Menimang buah hati masih menjadi keinginan mayoritas pasangan 
suami-isteri yang menikah. Kehadiran anak, bahkan, dianggap sebagai 
penanda kesempurnaan sebuah rumahtangga. Sayangnya, keluarga muda kerap 
lupa bahwa dengan kehadiran anak berarti ada tanggung jawab finansial 
lebih yang harus dipersiapkan, mulai dari pemenuhan kebutuhan primer 
hingga kebutuhan pendidikan di masa yang akan datang.

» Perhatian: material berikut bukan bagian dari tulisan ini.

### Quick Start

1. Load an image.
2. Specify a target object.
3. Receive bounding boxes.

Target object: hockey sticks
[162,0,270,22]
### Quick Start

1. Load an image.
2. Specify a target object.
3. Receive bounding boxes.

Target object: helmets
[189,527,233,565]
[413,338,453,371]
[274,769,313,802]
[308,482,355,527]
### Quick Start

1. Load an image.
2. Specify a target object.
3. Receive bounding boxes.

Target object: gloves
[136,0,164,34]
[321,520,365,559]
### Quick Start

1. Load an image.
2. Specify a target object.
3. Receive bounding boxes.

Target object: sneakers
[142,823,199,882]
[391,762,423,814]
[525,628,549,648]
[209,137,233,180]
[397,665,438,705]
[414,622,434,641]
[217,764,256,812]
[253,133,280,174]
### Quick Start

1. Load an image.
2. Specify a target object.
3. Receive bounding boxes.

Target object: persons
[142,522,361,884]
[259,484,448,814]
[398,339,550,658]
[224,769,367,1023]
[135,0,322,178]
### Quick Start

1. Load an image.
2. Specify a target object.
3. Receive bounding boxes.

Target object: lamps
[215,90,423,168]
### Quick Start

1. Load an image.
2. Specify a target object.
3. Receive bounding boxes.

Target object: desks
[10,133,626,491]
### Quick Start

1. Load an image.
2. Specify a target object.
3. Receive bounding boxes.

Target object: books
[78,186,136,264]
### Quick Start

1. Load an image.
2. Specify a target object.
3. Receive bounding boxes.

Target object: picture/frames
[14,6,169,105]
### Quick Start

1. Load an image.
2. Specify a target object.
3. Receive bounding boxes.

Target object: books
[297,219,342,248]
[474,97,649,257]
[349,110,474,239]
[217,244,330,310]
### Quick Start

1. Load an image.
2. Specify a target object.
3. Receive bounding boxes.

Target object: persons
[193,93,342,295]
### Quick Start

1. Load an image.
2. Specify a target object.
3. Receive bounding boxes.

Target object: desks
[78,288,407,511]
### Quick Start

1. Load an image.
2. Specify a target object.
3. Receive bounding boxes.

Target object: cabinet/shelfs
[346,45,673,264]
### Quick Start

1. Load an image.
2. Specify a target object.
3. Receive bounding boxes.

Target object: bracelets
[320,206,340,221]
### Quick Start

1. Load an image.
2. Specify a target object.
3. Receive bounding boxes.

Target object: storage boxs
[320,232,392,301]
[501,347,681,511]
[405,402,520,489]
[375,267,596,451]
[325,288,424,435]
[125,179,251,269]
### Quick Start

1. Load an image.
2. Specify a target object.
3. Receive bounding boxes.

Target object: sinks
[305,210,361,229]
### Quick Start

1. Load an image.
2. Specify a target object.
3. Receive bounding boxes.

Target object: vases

Kalau keluarga muda tak memiliki kesadaran finansial, bukan tak 
mungkin justru kebutuhan anak menjadi telantar. Anda tentu tak ingin hal
 ini menimpa pada sang buah hati bukan? Karena itu, ketika anak  pertama
 mulai hadir dalam keluarga muda, mereka mesti menilik neraca keuangan.
  
Perencana keuangan dari Taatadana Consulting Felicia Imansyah 
mengatakan, awal pernikahan merupakan masa penting pembangunan pondasi 
keuangan keluarga untuk masa yang akan datang. Sebab, makin lama 
kebutuhan keluarga akan semakin kompleks dengan bertambahnya anak, usia,
 dan kebutuhan hidup. “Karena itu, keluarga muda harus hemat dan cermat 
sejak awal berkeluarga,” kata perempuan yang biasa disapa Lici ini.
Perencana keuangan dari Fin-Ally Financial Planning and Consulting 
Pandji Harsanto mengoreksi kebiasaan tidak baik yang dilakukan keluarga 
muda ketika mendapatkan anak pertama, yakni membeli kebutuhan untuk sang
 buah hati secara berlebihan. Sebut saja, membeli pakaian dan 
perlengkapan bayi hingga menumpuk. Padahal, masa pertumbuhan yang cukup 
pesat pada usia bawah lima tahun (balita) menyebabkan sandang tak akan 
dipakai dalam waktu yang lama.
Saran Pandji, sebaiknya keluarga membeli keperluan bayi secukupnya 
saja. “Kalau dapat pinjaman stroller dari saudara misalnya, tidak perlu 
malu memakainya. Atau, bisa menyewa saja perlengkapan bayi,” kata 
Pandji. Kekeliruan yang dilakukan keluarga muda tersebut biasa terjadi 
karena saking senangnya mendapatkan momongan.
A. Pos-pos penting
Alih-alih memboroskan uang untuk keperluan yang bersifat sementara, para
 perencana keuangan menyarankan agar keluarga segera melengkapi pos-pos 
kebutuhan yang bertalian dengan kepentingan anak. Nah, berikut ini 
beberapa pos yang harus segera dialokasikan:
  
1. Menambah dana darurat
Sebelum melebarkan sayap dengan membeli proteksi atau berinvestasi, 
keluarga wajib memiliki dana darurat. Dana darurat ini bertujuan untuk 
kas cadangan jika sewaktu-waktu sumber pendapatan terganggu.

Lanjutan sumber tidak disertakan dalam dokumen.